After describing the strenuousness of the police party’s life, especially in packing up, Superintendent Hare continued on oath: “Once or twice we were very near them (the Kellys), but they managed to escape us in the mountains. In sending parties out in search of the gang my idea was that we should compel them to be continually on the watch; and I did not like to give them undisputed possession of the country in which they lived by keeping my men out of it. (This evidence admits a state of war.) The outlaws knew all our movements, although some of their sympathisers were in gaol, and our party could be tracked by themselves or friends for any distance. Ned Kelly knew all our camps in the Warby Ranges; and when going to Beechworth with one of the constables of my party, he (Ned Kelly) told him of all our movements, and described the men who used to go and look for the horses at daylight. He said there were two young men who used to go out and get the horses. Each man had his own work to do in the search party, and directly I called them in the morning the two used to go and catch the horses. One man was told off to light the fire and boil the billy of tea; the others had to pack up the swags — the hardest work we had. It took a long time to pack up everything we were carrying. Ned Kelly described the men and everything we did.”

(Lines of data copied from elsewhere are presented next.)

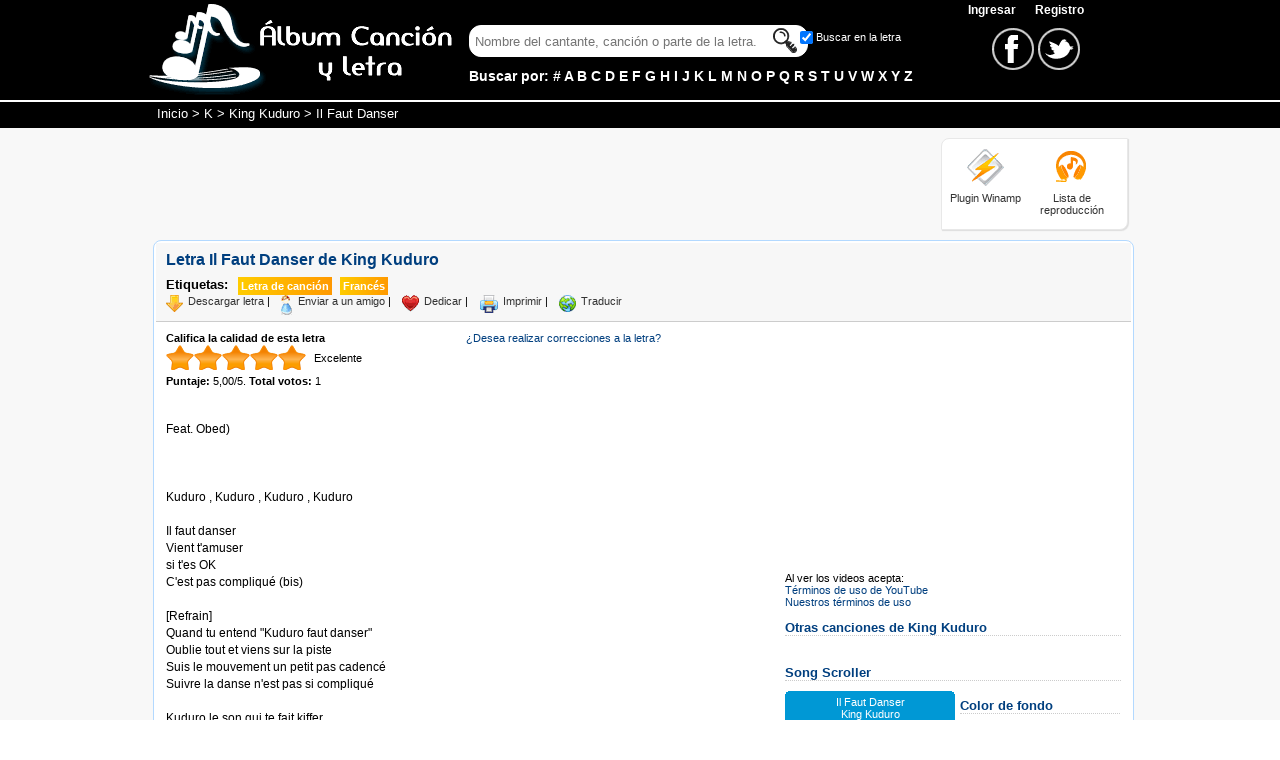

--- FILE ---
content_type: text/html; charset=iso-8859-1
request_url: https://www.albumcancionyletra.com/songScroller.aspx?id=217948&bwColor=0098D5&fuentesColor=FFFFFF
body_size: 1889
content:


<!DOCTYPE html PUBLIC "-//W3C//DTD XHTML 1.0 Transitional//EN" "http://www.w3.org/TR/xhtml1/DTD/xhtml1-transitional.dtd">

<html xmlns="http://www.w3.org/1999/xhtml">
<head id="Head1"><title>
	Song Scroller - Album Canción y Letra
</title><meta name="robots" content="noindex" /><style id="styles" type="text/css">
.border{display:block}
.border *, .border1, .border2, .borderfg{background:#0098D5}
.border1, .border2, .border3, .border4, .border5{border-left:1px solid #0098D5; border-right:1px solid #0098D5;}
.border1, .border2 {padding-left:1px; padding-right:1px;}
.border *{
  display:block;
  height:1px;
  overflow:hidden;
  font-size:.01em;}
.border1{
  margin-left:3px;
  margin-right:3px;
}
.border2, .border3{margin-left:1px;margin-right:1px;}
.borderfg{
  padding-left:5px;
  padding-right:5px;
  width: 160px; 
  height: 187px;
  }
  #content {
	left: 5px; overflow: hidden; width: 160px; position: absolute; top: 35px; height: 157px;
  }
  .calloutUp, .calloutDown{border-left: 10px solid transparent;border-right: 10px solid transparent;margin-top: 3px;height: 0; width: 0;position: relative;z-index: 10;cursor:pointer;}
    .calloutUp  
    {
      border-bottom: 10px solid #FFFFFF;
     _top:-14px;
      margin-left: 2px;
      float:left;
    }
    .calloutDown{ 
      border-top: 10px solid #FFFFFF;
      margin-right: 2px;
      float:right;
    }
</style><script type="text/javascript" src="/combres.axd/songScrollerJs/1930657303/"></script></head>
<body style="font-family:arial; margin:0;padding:0;">
    <form method="post" action="/songScroller.aspx?id=217948&amp;bwColor=0098D5&amp;fuentesColor=FFFFFF" id="form1">
<div class="aspNetHidden">
<input type="hidden" name="__VIEWSTATE" id="__VIEWSTATE" value="/wEPDwUJMTE4ODY1ODU2ZGQtRYfpXH0W8oAH2nkwlpjFRSta1s5oWvHvVCAIIy+kTQ==" />
</div>

<div class="aspNetHidden">

	<input type="hidden" name="__VIEWSTATEGENERATOR" id="__VIEWSTATEGENERATOR" value="DE856A58" />
</div>
    <div id="divFuentes" style="width:170px; color:#FFFFFF">
  <b class="border">
  <b class="border1"><b></b></b>
  <b class="border2"><b></b></b>
  <b class="border3"></b>
  <b class="border4"></b>
  <b class="border5"></b></b>

  <div class="borderfg">
  <div id="divTitulo" style="width:160px; text-align:center; font-size: 11px; border-bottom:1px solid #FFFFFF;">
      <span id="lblSong">Il Faut Danser</span><br /><span id="lblSinger">King Kuduro</span></div>
  <div id="content">
  <div id="datacontainer" style="left: 0px; width: 160px; position: absolute; top: 5px; font-size: 11px;">
      Feat. Obed)<br /><br /> <br /><br />Kuduro , Kuduro , Kuduro , Kuduro <br /><br />Il faut danser <br />Vient t'amuser <br />si t'es OK <br />C'est pas compliqué (bis) <br /><br />[Refrain] <br />Quand tu entend &quot;Kuduro faut danser&quot; <br />Oublie tout et viens sur la piste <br />Suis le mouvement un petit pas cadencé <br />Suivre la danse n'est pas si compliqué <br /><br />Kuduro le son qui te fait kiffer <br />Du Portugal a l'Angola il te fais jumper <br />Te déhancher, tout le soirée <br />Viens t'amuser te défouler si t'es Ok <br /><br />[Refrain] ( 3) <br /><br />Ça part en freestyle, faut pas que t' ??? <br />Sache que la couleur de peau n'est qu'un détaille <br />La grandeur, la musique n'a pas de couleur elle franchies le frontières et brise les barrières <br />Le Kuduro ramène la bonne humeur <br />Le Portugal et l'Angola sont a l'honneur <br />Avec cette musique remplie de mes saveurs <br />Et de belles mélodies qui te laisse réveur <br /><br />[OBED] <br /><br />[Refrain] (bis) <br /><br />Tap Tap Tap Kuduro ( 6 fois) <br /><br />Quand tu entend &quot;Kuduro faut danser&quot; <br />Oublie tout et viens sur la piste <br />Suis le mouvement à petit pas cadencé <br />Suivre la danse n'est pas si compliqué <br /><br />Kuduro le son qui te fait kiffer <br />Du Portugal a l'Angola il te fais jumper <br />Te déhancher, tout le soirée <br />Viens t'amuser te défouler si t'es Ok <br /><br />[...] Viva Angola.<br /><br />Il faut danser <br />Vient t'amuser <br />si t'es OK <br />C'est pas compliqué (6fois)
  </div>
    </div>
    
  </div>
<div id="divHerramientas" style="background:#0098D5;width:170px; text-align:center; font-size: 11px; border-top:1px solid #FFFFFF;">
    <div class="calloutUp" onmouseover="scrollspeed=-3" onmouseout="scrollspeed=1"></div><div class="calloutDown" onmouseover="scrollspeed=3" onmouseout="scrollspeed=1" ></div><a href="#" id="lnkPlay" style="color:#FFFFFF" onclick="scrollspeed=1; return false;">Play</a> | <a href="#" id="lnkStop" style="color:#FFFFFF" onclick="scrollspeed=0; return false;">Stop</a></div>
  <b class="border">
  <b class="border5"></b>
  <b class="border4"></b>
  <b class="border3"></b>
  <b class="border2"><b></b></b>
  <b class="border1"><b></b></b></b>
</div>
    </form>
</body>
</html>


--- FILE ---
content_type: text/html; charset=utf-8
request_url: https://www.google.com/recaptcha/api2/aframe
body_size: 267
content:
<!DOCTYPE HTML><html><head><meta http-equiv="content-type" content="text/html; charset=UTF-8"></head><body><script nonce="uHaLhUaggGK09KSfzpx7gg">/** Anti-fraud and anti-abuse applications only. See google.com/recaptcha */ try{var clients={'sodar':'https://pagead2.googlesyndication.com/pagead/sodar?'};window.addEventListener("message",function(a){try{if(a.source===window.parent){var b=JSON.parse(a.data);var c=clients[b['id']];if(c){var d=document.createElement('img');d.src=c+b['params']+'&rc='+(localStorage.getItem("rc::a")?sessionStorage.getItem("rc::b"):"");window.document.body.appendChild(d);sessionStorage.setItem("rc::e",parseInt(sessionStorage.getItem("rc::e")||0)+1);localStorage.setItem("rc::h",'1768615925287');}}}catch(b){}});window.parent.postMessage("_grecaptcha_ready", "*");}catch(b){}</script></body></html>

Supt. Hare’s evidence gives the impression that the police parties were as cumbersome as a travelling circus, with all the packing up that had to be done.
Sometimes the police search parties or picnic parties used to put a great deal of energy into the tracking of another police party, and persuade themselves that they were right on the Kellys.

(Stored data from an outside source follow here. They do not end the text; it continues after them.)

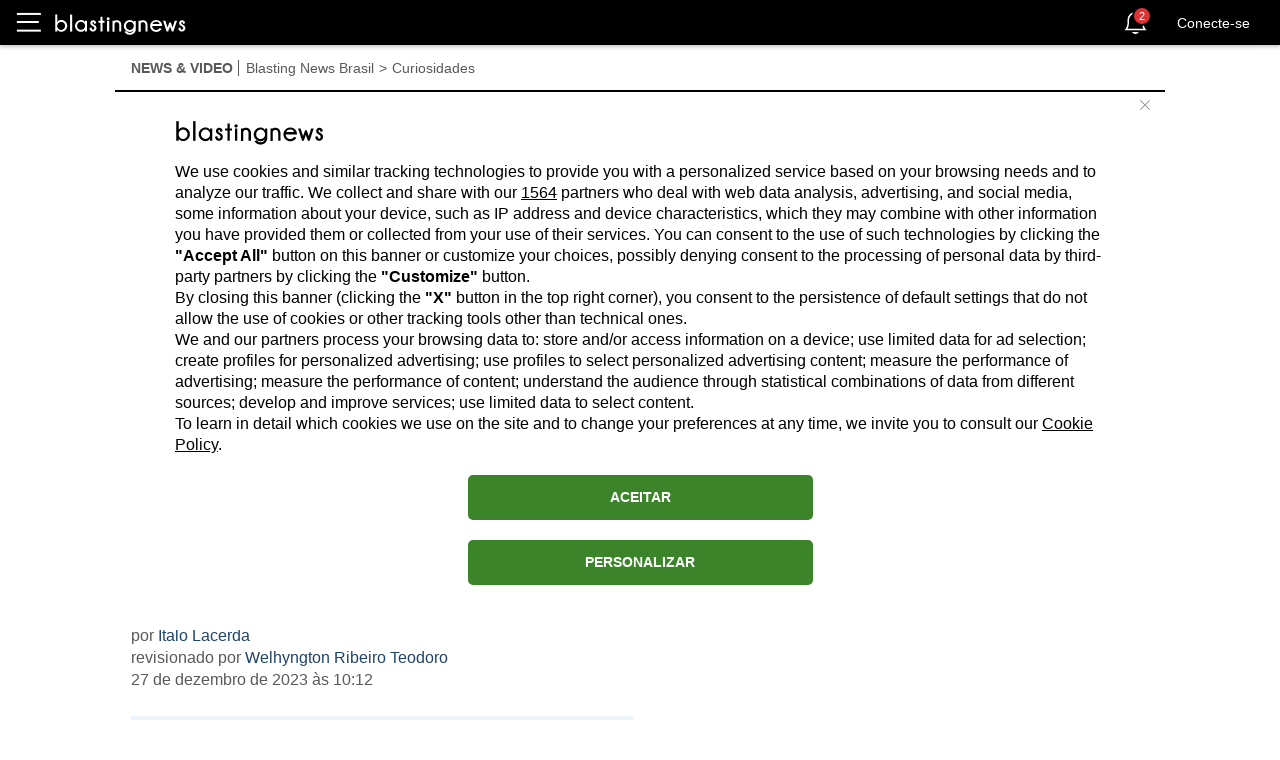

--- FILE ---
content_type: text/html; charset=utf-8
request_url: https://br.blastingnews.com/app/tracking/
body_size: 200
content:
{"status":2,"analytics_property":[],"analytics_property_all_data":[],"dealer_id":false,"author_id":"9444417","optimize_key":null}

Here is an example given in evidence by Supt. Hare:— “I said to the men with me: ‘To-morrow, instead of going down that river (the Ovens), there to where the tracks lead, let us work back to see where they come from.’ They all agreed it was a very good idea (they knew they would be much safer, even on double pay, to see where the tracks came from), because we could tell whether they were the police, the outlaws, or the time they were made if we knew where they came from. Moses (Queensland tracker) picked up the tracks next morning, and went back again and worked them back, and when he got to a certain place, where there were two big stones, he said, ‘Take off saddle here,’ and I said, ‘Where?’ and he said, ‘Here, one fellow saddle here, and one fellow there.’ And we all jumped off our horses, and we found first an empty tin, such as we used to have preserved meat in — it was of the same description as we had — and then I found another one, and found a police strap, a Government strap, and the men came to the conclusion that it was Senior-Constable Kelly’s party, because when I had removed him from the house where he had charge of I told him to go and form a camp in the mountains so that he could watch the house, and we gave them some of our provisions — he had none at the time. He came from Wangaratta without any provisions; and we recognised that these were the tins we had given him before. I subsequently made inquiries, and I found this was the very camp, and that he had gone down the tracks towards the Ovens, and had gone up that way to Wangaratta.”
Source:
J. J. Kenneally, The Complete Inner History of the Kelly Gang and Their Pursuers, Melbourne: J. Roy Stevens, 5th edition, 1946 [first published 1929], pages 117-124
[Editor: Added a full stop after “about twenty”. Changed a single quotation mark to a double quotation mark before “In the bar”. Added a closing bracket after “Melbourne papers.”.]